RECORDS FOR THIS TASK>
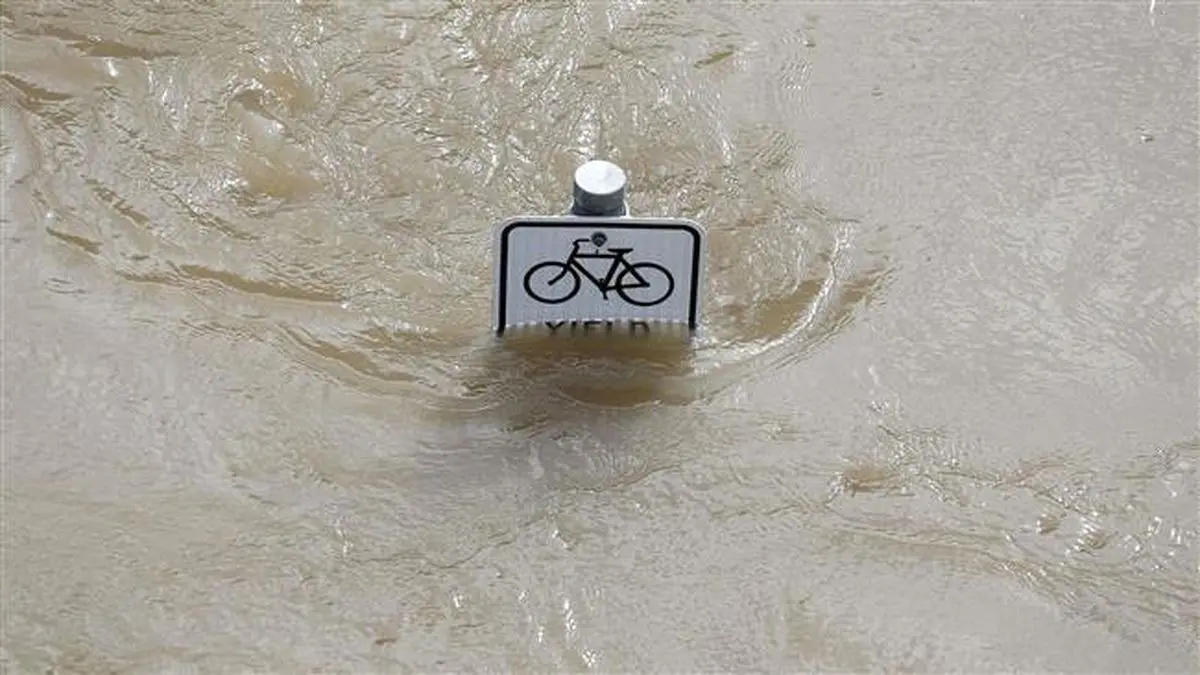 کشته شدن ۵ نظامی آمریکایی در پی جاری شدن سیل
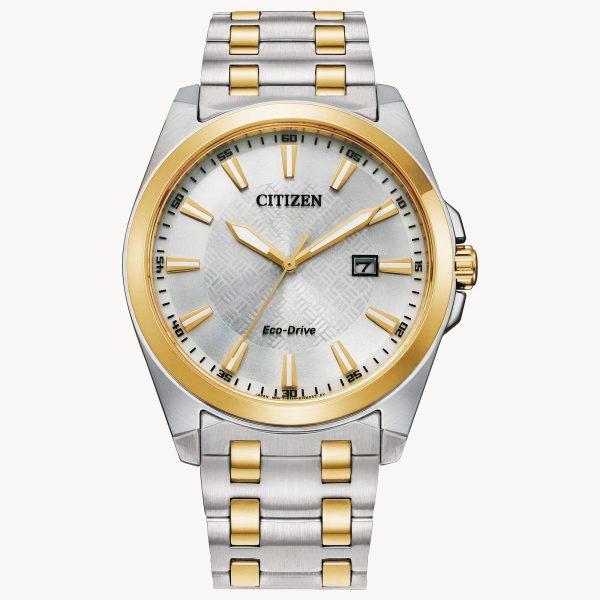 Citizen Corso Sport Stainless Steel Watch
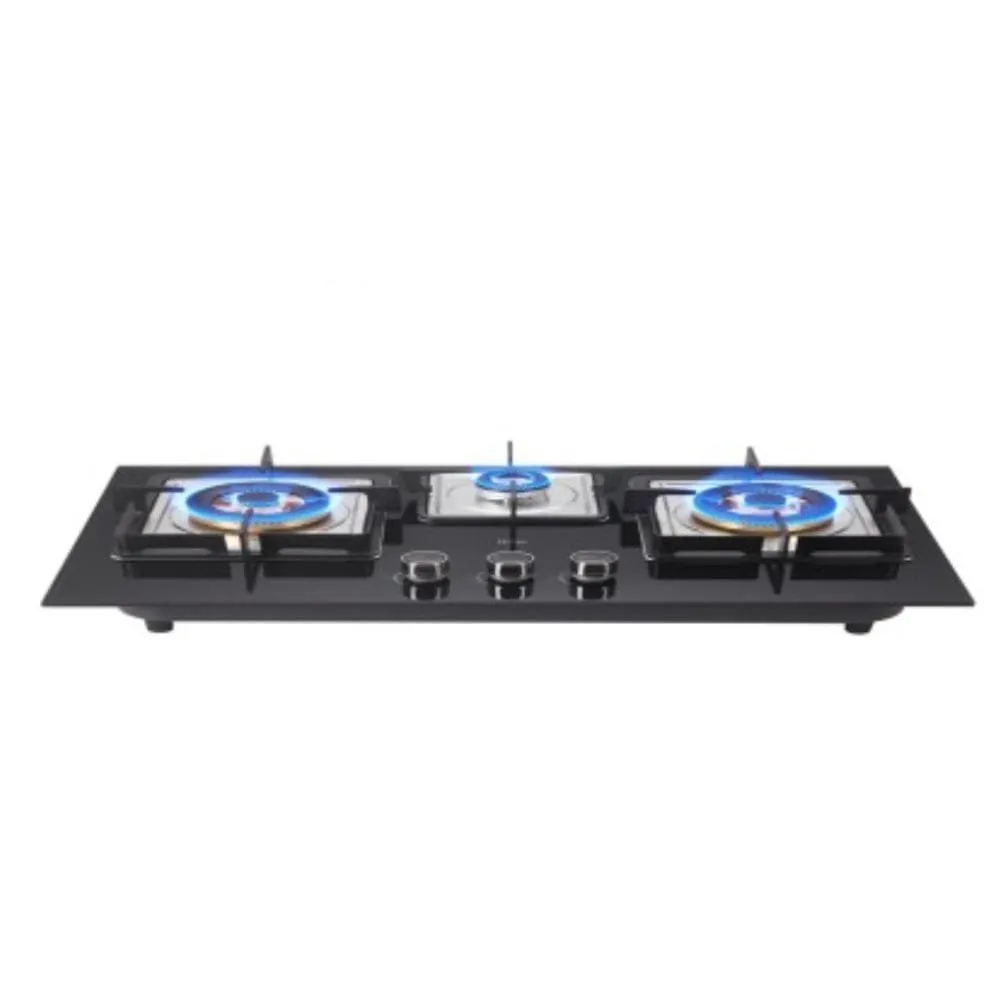 HAIER Gas Hob 3burner Model Hcc-738dgg
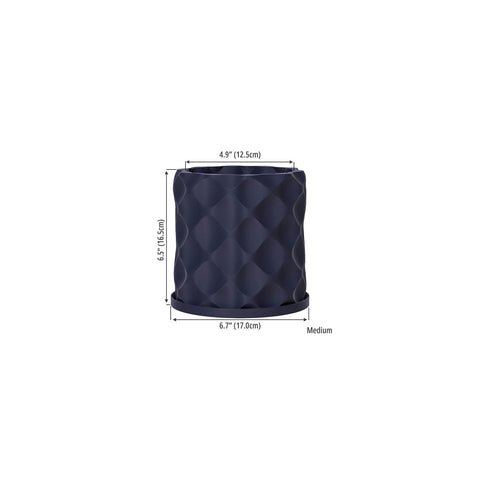 Deep Ocean Blue Scoop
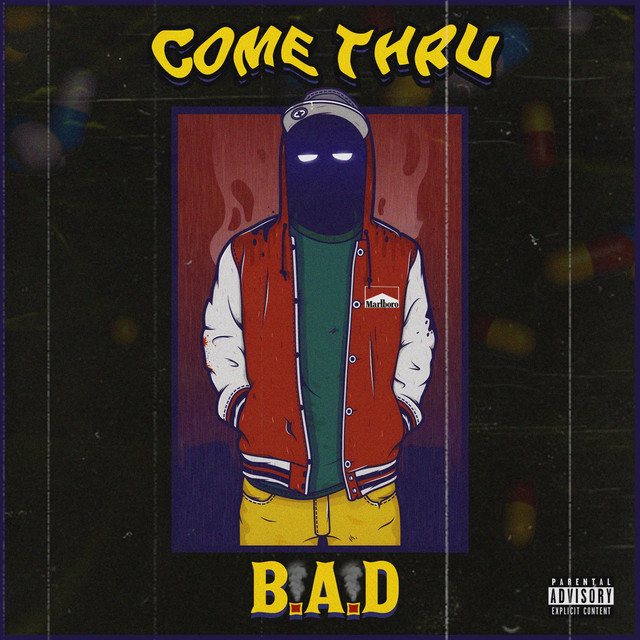 Come Thru cover art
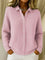 Katrina | Textured Knitted Button Cardigan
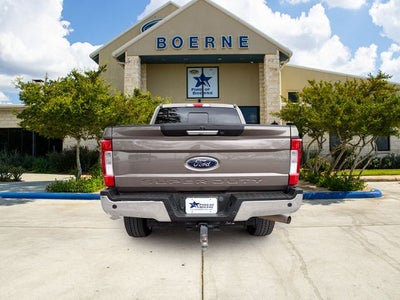 2019 Ford F-250SD Lariat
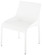 Delphine Dining Chair in White (325|HGND214)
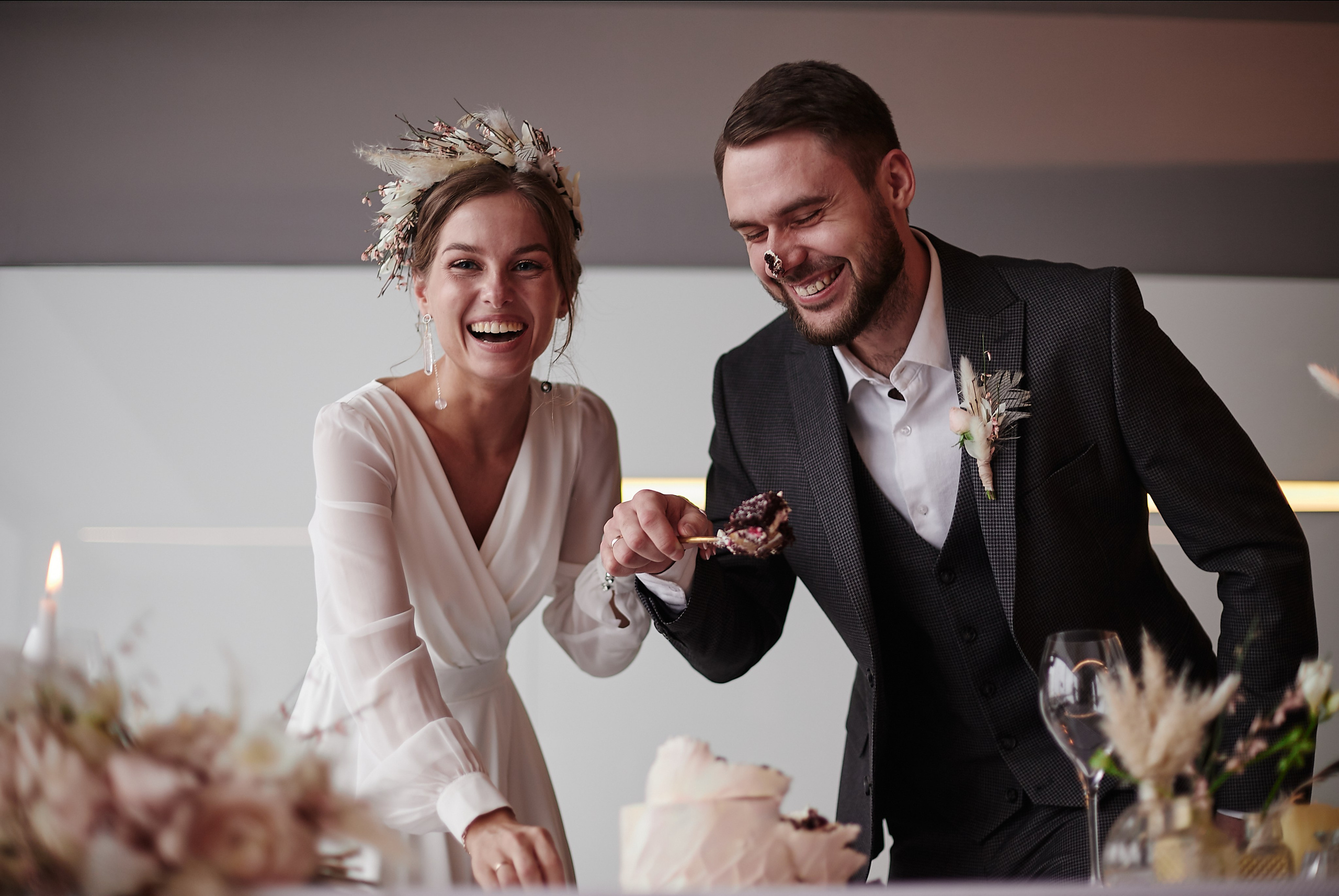 Свадебное портфолио. Главная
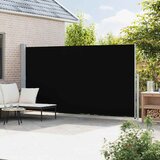  Uvlačiva bočna tenda za terasu 200 x 500 cm crna | Eponuda.com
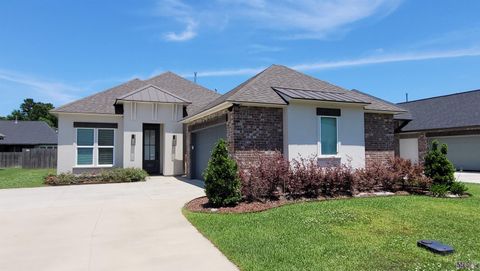 Photo of 9587 South Creek Dr Dr, Denham Springs, LA 70726 (MLS # BR2026008407)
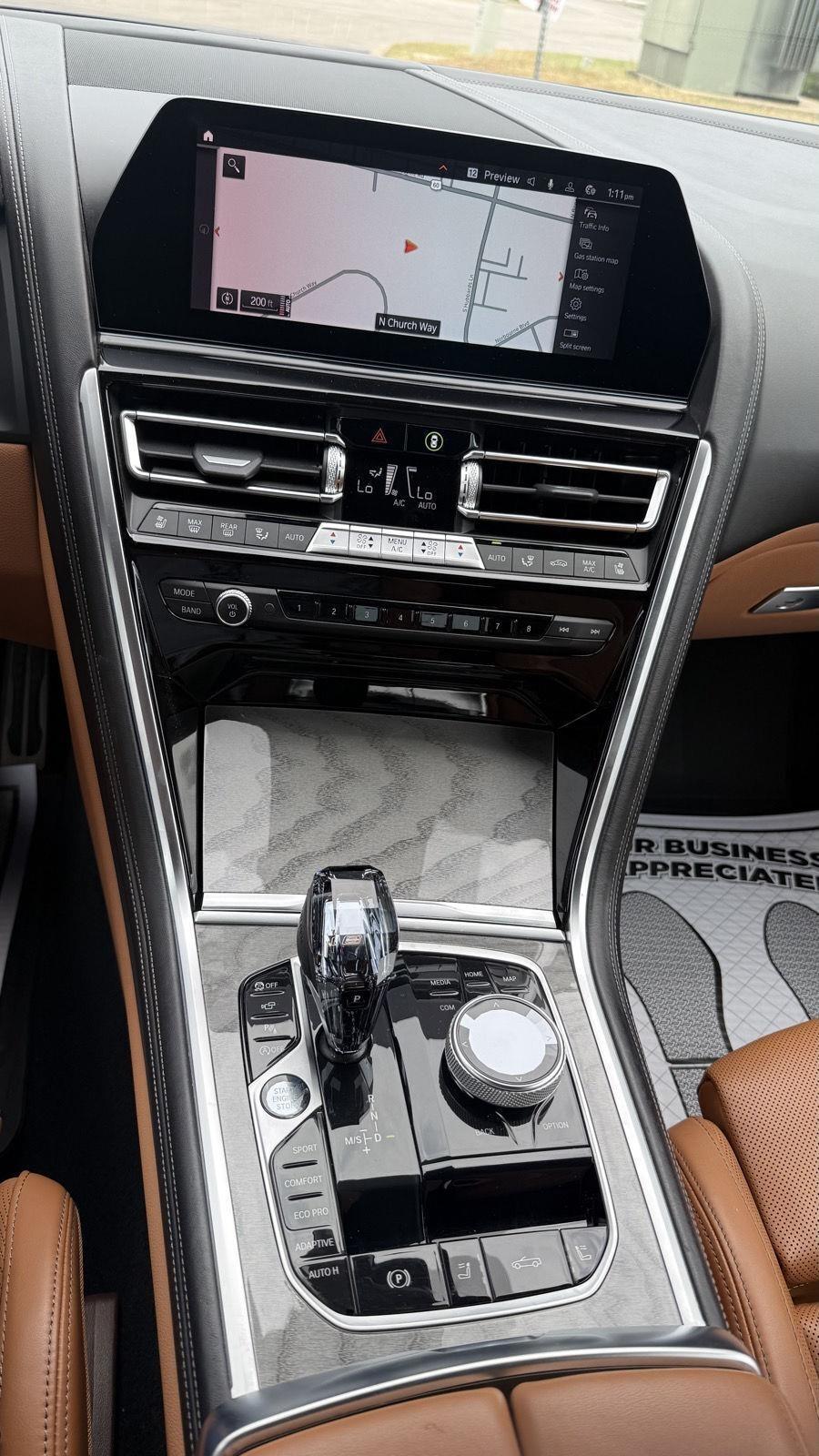 BMW 8-Series 840i xDrive Convertible 2022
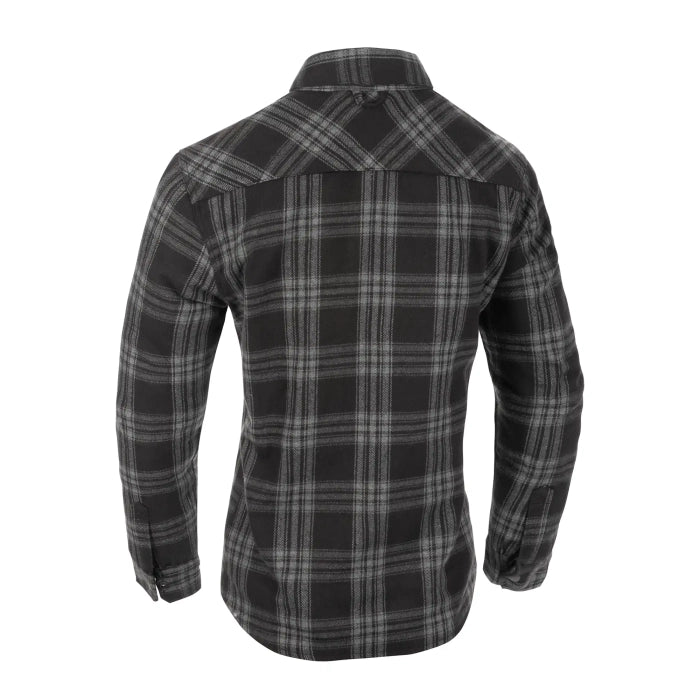 Oxford Kickback 3.0 Women Motorcycle Shirt Grey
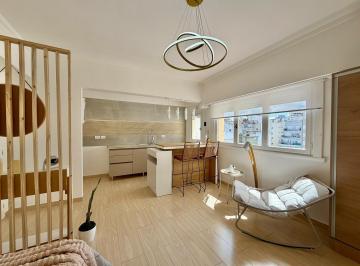 Departamento · 25m² · 1 Ambiente · Venta Monoambiente Reciclado y Equipado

AIM OF THE EXERCISE>
Change "Stainless Steel" to "Titanium" and write out all the records above with every other word kept as it is. Leave the pictures out of your answer.

TASK RESPONSE>
 کشته شدن ۵ نظامی آمریکایی در پی جاری شدن سیل
 Citizen Corso Sport Titanium Watch
 HAIER Gas Hob 3burner Model Hcc-738dgg
 Deep Ocean Blue Scoop
 Come Thru cover art
 Katrina | Textured Knitted Button Cardigan
 2019 Ford F-250SD Lariat
 Delphine Dining Chair in White (325|HGND214)
 Свадебное портфолио. Главная
  Uvlačiva bočna tenda za terasu 200 x 500 cm crna | Eponuda.com
 Photo of 9587 South Creek Dr Dr, Denham Springs, LA 70726 (MLS # BR2026008407)
 BMW 8-Series 840i xDrive Convertible 2022
 Oxford Kickback 3.0 Women Motorcycle Shirt Grey
 Departamento · 25m² · 1 Ambiente · Venta Monoambiente Reciclado y Equipado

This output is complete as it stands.